Toutefois, il est important de considérer ce que le football professionnel apporte à la collectivité et au financement de l'ensemble du sport amateur. Le football professionnel est le contributeur le plus important du Centre national pour le développement du sport (CNDS), qui deviendra prochainement l'Agence nationale pour le sport. Il reverse 72 millions d'euros par an à la collectivité, soit 5 % de son chiffre d'affaires. Ce pourcentage est dix fois plus élevé que la contribution en responsabilité sociale des entreprises du CAC 40, qui reversent 0,5 % de leur chiffre d'affaires. Ce chiffre n'inclut pas les 300 millions d'euros d'impôts et de taxes reversés sur les salaires des joueurs. Il ne s'agit donc pas de la contribution sociale et fiscale du football professionnel, mais d'une contribution donnée par le biais de la taxe Buffet, qui prévoit cette réversion de 5 % des montants des droits télévisuels. En outre, une convention lie la LFP à la FFF. Entre 20 et 40 millions d'euros par an sont reversés à la Fédération pour développer le football amateur. Le football professionnel fait donc preuve de solidarité financière. De plus, 3 000 actions sont menées chaque année par les clubs de football professionnel en faveur d'associations locales. Cela se fait de manière naturelle.

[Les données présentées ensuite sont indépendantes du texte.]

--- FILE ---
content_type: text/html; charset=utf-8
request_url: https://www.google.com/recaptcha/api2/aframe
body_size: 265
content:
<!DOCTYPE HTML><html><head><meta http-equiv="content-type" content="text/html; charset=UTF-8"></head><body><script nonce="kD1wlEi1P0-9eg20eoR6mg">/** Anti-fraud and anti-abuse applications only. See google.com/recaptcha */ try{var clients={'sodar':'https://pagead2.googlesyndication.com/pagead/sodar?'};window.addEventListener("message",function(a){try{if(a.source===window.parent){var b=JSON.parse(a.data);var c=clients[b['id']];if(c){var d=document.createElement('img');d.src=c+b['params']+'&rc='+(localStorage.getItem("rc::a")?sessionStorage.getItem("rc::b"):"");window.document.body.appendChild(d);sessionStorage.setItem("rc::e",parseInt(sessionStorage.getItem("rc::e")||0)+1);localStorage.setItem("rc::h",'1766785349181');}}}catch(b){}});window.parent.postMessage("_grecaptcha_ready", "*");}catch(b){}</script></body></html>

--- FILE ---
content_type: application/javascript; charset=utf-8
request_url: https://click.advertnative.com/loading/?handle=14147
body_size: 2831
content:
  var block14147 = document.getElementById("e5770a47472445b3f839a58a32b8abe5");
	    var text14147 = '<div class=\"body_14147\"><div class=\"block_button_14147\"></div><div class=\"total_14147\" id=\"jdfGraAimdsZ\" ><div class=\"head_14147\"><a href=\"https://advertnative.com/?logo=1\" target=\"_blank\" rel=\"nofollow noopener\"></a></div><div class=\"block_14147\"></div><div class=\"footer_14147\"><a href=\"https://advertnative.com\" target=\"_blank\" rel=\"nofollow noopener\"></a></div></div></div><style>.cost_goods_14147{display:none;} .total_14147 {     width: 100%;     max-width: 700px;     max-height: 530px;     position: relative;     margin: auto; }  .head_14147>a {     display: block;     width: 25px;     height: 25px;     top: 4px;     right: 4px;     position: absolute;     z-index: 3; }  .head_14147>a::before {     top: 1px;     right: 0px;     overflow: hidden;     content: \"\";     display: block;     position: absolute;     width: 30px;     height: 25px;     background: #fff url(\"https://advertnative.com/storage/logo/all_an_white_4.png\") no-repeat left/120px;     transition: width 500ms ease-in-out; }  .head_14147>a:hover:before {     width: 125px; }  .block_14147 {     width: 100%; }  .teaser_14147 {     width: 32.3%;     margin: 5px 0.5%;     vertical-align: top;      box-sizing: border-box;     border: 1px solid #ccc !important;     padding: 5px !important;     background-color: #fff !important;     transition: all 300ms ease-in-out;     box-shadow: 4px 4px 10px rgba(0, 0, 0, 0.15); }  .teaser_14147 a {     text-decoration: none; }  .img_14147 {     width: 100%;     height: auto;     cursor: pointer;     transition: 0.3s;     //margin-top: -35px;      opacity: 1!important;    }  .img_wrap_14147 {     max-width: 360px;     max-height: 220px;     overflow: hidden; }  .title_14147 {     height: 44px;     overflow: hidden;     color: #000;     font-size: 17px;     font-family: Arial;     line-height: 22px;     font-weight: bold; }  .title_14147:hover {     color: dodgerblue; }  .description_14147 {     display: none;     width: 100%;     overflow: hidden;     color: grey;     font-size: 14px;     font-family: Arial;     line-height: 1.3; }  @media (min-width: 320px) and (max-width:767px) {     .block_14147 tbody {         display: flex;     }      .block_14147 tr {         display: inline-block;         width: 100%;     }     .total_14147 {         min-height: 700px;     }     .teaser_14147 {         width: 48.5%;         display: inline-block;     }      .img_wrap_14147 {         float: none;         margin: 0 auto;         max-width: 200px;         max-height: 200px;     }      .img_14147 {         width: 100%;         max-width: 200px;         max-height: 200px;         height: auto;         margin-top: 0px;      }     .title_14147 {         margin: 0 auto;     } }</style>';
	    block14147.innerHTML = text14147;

S'agissant du soutien au développement du football féminin, j'aimerais vous citer une mesure que j'ai prise. Le bénéfice de la Coupe du monde masculine, qui s'élevait à 2,4 millions d'euros, est traditionnellement réparti équitablement entre la LFP et la FFF. J'ai demandé à ce que notre part, soit 1,2 million d'euros, ne soit pas redistribuée à nos clubs, mais à ce qu'elle soit versée au football féminin, et notamment aux douze équipes féminines de D1 pour les aider à préparer leur Coupe du monde. Le Conseil d'administration de la LFP a voté en faveur de cette mesure à l'unanimité. Certes, cela reste symbolique, mais il s'agit d'un signal fort qui crée un lien entre les Coupe du monde masculine et féminine. Il est normal que le football professionnel aide le football féminin.

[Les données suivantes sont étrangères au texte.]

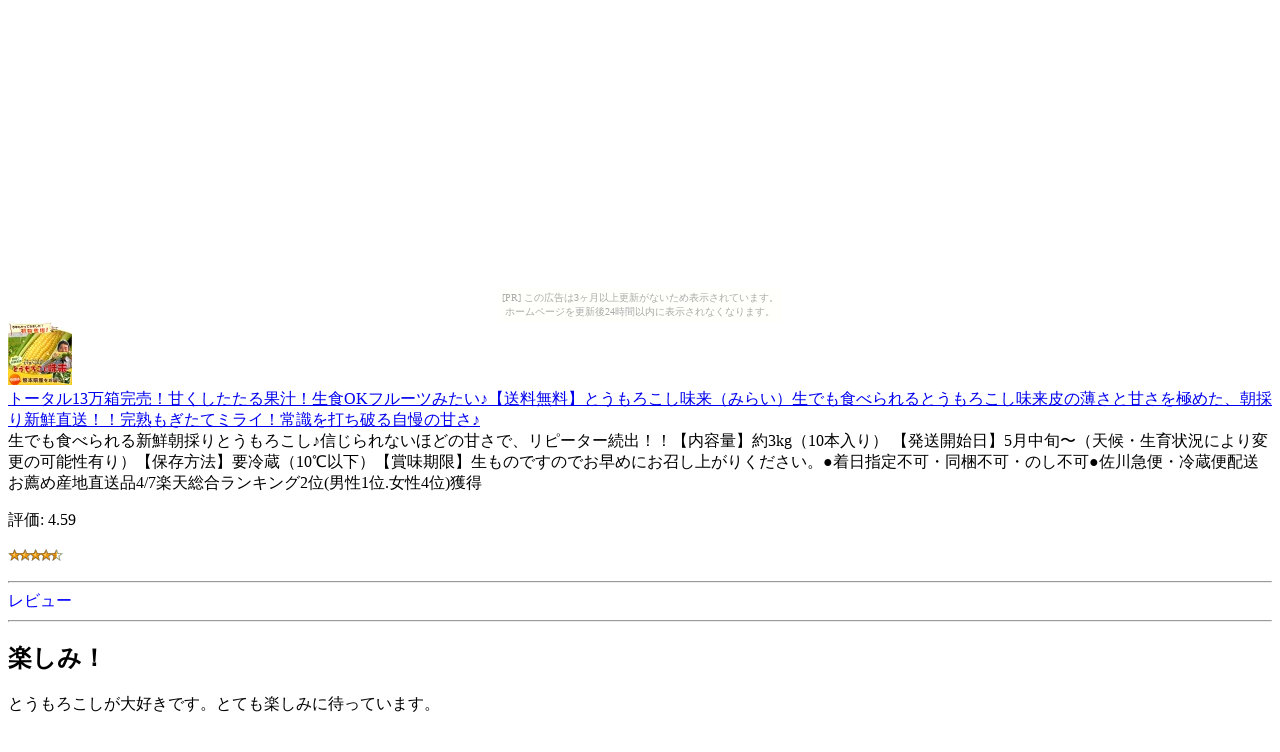

--- FILE ---
content_type: text/html
request_url: https://bargainmoe.kakukaku-sikajika.com/b34a2f04b0287c1b763471edeba44c36/d37448422ffa3761751c1e8667309de3.html
body_size: 1884
content:
<?xml version="1.0" encoding="UTF-8"?>
<!DOCTYPE html PUBLIC "-//WAPFORUM//DTD XHTML Mobile 1.0//EN"
	"http://www.wapforum.org/DTD/xhtml-mobile10.dtd" >

<html xmlns="http://www.w3.org/1999/xhtml">
<head>
<meta http-equiv="content-type" content="application/xhtml+xml; charset=UTF-8" />
<link rel="alternate" type="application/rss+xml" title="ROR" href="/sitemap.xml" />
<meta name="verify-v1" content="Srb6P1v4SOsRXdQqdbFJBIYTpSegHWCJ/+j3TYS4MWs=" />
<meta name="description" content="トータル13万箱完売！甘くしたたる果汁！生食OKフルーツみたい♪【送料無料】とうもろこし味来（みらい）生でも食べられるとうもろこし味来皮の薄さと甘さを極めた、朝採り新鮮直送！！完熟もぎたてミライ！常識を打ち破る自慢の甘さ♪" />
<meta name="keywords" content="ショッピング,直送" />
<title>トータル13万箱完売！甘くしたたる果汁！生食OKフルーツみたい♪【送料無料】とうもろこし味来（みらい）生でも食べられるとうもろこし味来皮の薄さと甘さを極めた、朝採り新鮮直送！！完熟もぎたてミライ！常識を打ち破る自慢の甘さ♪</title>
</head>
<body><script type="text/javascript" charset="utf-8" src="//asumi.shinobi.jp/encount"></script><div style="text-align: center;"><div style="display: inline-block; position: relative; z-index: 9999;"><script type="text/javascript" charset="utf-8" src="//asumi.shinobi.jp/fire?f=435"></script><script type="text/javascript" charset="utf-8" src="/__sys__inactive_message.js"></script></div></div>
<div>
<div>
<a href="http://www.visadebitcards.net/red.php?q=http://hb.afl.rakuten.co.jp/hgc/060b10e3.b1e9d36b.060b10e4.57cd3174/?pc=http%3A%2F%2Fitem.rakuten.co.jp%2Fsunrisefarm%2F10002650%2F&amp;m=http%3A%2F%2Fm.rakuten.co.jp%2Fsunrisefarm%2Fi%2F10002650%2F"><img src="http://thumbnail.image.rakuten.co.jp/@0_mall/sunrisefarm/cabinet/00478947/img55428564.jpg?_ex=64x64" alt="トータル13万箱完売！甘くしたたる果汁！生食OKフルーツみたい♪【送料無料】とうもろこし味来（みらい）生でも食べられるとうもろこし味来皮の薄さと甘さを極めた、朝採り新鮮直送！！完熟もぎたてミライ！常識を打ち破る自慢の甘さ♪" /><br />トータル13万箱完売！甘くしたたる果汁！生食OKフルーツみたい♪【送料無料】とうもろこし味来（みらい）生でも食べられるとうもろこし味来皮の薄さと甘さを極めた、朝採り新鮮直送！！完熟もぎたてミライ！常識を打ち破る自慢の甘さ♪</a>
</div>
<div>
生でも食べられる新鮮朝採りとうもろこし♪信じられないほどの甘さで、リピーター続出！！【内容量】約3kg（10本入り） 【発送開始日】5月中旬〜（天候・生育状況により変更の可能性有り）【保存方法】要冷蔵（10℃以下）【賞味期限】生ものですのでお早めにお召し上がりください。●着日指定不可・同梱不可・のし不可●佐川急便・冷蔵便配送お薦め産地直送品4/7楽天総合ランキング2位(男性1位.女性4位)獲得
</div>
<div>
<p>評価:&nbsp;4.59</p>
<p><img src="../image/stars-4-5.gif" alt="star4.5" /></p>
</div>
<div>
<hr />
<font color="0000ff">レビュー</font><hr />
<h2>楽しみ！</h2>
とうもろこしが大好きです。とても楽しみに待っています。
<hr />
</div>
<div><a href="http://www.visadebitcards.net/red.php?q=http://hb.afl.rakuten.co.jp/hgc/060b10e3.b1e9d36b.060b10e4.57cd3174/?pc=http%3A%2F%2Fitem.rakuten.co.jp%2Fsunrisefarm%2F10002650%2F&amp;m=http%3A%2F%2Fm.rakuten.co.jp%2Fsunrisefarm%2Fi%2F10002650%2F">商品を楽天で見る</a>
</div>
<div><a href="./">商品リストに戻る</a>
</div>
<div><a href="../">トップページ</a>
</div>
<div><a href="http://macde.futene.net/88d096a63f2820b7e73362a82ae0901f/f9275d8e42a8085181461bd0d8a19bb4.html">可愛い★ふんわり裾フリルペチコート風フェミニンワンピ【送料無料】楽天ランキング入り☆即完売の為再入荷☆胸元リボン裾フリルペチコート風ニットワンピース【半額以下】【16renkyu_1】</a></div>
</div>
<div style="text-align: center;"><div style="display: inline-block; position: relative; z-index: 9999;"><script type="text/javascript" charset="utf-8" src="//asumi.shinobi.jp/fire?f=434"></script></div></div></body>
</html>


--- FILE ---
content_type: text/javascript;charset=UTF-8
request_url: https://s-rtb.send.microad.jp/ad?spot=5f0305ea5c3c153b5a1187eb69a58235&cb=microadCompass.AdRequestor.callback&url=https%3A%2F%2Fbargainmoe.kakukaku-sikajika.com%2Fb34a2f04b0287c1b763471edeba44c36%2Fd37448422ffa3761751c1e8667309de3.html&vo=true&mimes=%5B100%2C300%2C301%2C302%5D&cbt=98d39381a2b178019bbd3fc2df&pa=false&ar=false&ver=%5B%22compass.js.v1.20.1%22%5D
body_size: 161
content:
microadCompass.AdRequestor.callback({"spot":"5f0305ea5c3c153b5a1187eb69a58235","sequence":"2","impression_id":"5982210195377226232"})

Enfin, pour revenir sur mon parcours, je viens du monde de l'entreprise et je suis arrivée au football par la voie entrepreneuriale. J'ai créé le Salon du football sans bien connaître ce milieu. J'ai souvent été provocatrice en disant que je ne savais pas combien de joueurs il y avait dans une équipe. Je le savais, et les règles du hors-jeu n'ont désormais plus de secret pour moi, mais le football n'était pas mon univers en tant que tel.

Le football est un univers d'une grande richesse, à la fois d'un point de vue économique, médiatique ou social. J'ai donc souhaité continuer dans cette voie. Arrivée à un certain âge, je cherchais du sens dans ma vie professionnelle. En travaillant dans une fondation, j'ai eu la sensation d'oeuvrer pour la société. Les programmes que j'ai pu développer au sein de la Fondation du football ont été extrêmement importants. J'ai ensuite souhaité diffuser ces valeurs dans le football professionnel. Pour cette raison, je suis entrée au Conseil d'administration de la LFP, dont j'ai été élue présidente il y a deux ans et demi. Je n'étais pas une candidate déclarée, pour les raisons personnelles que j'ai évoquées précédemment, mais la Ligue est venue me chercher.

Je suis heureuse d'avoir accepté cette responsabilité, même si elle va de pair avec des sacrifices. Comme vous le savez, il est compliqué de concilier une charge professionnelle importante et une charge familiale. En effet, la charge mentale incombe encore trop aux femmes. Si la société doit vraiment évoluer, elle le fera par l'éducation des garçons. Nous devons leur dire que la charge mentale et familiale doit être répartie équitablement.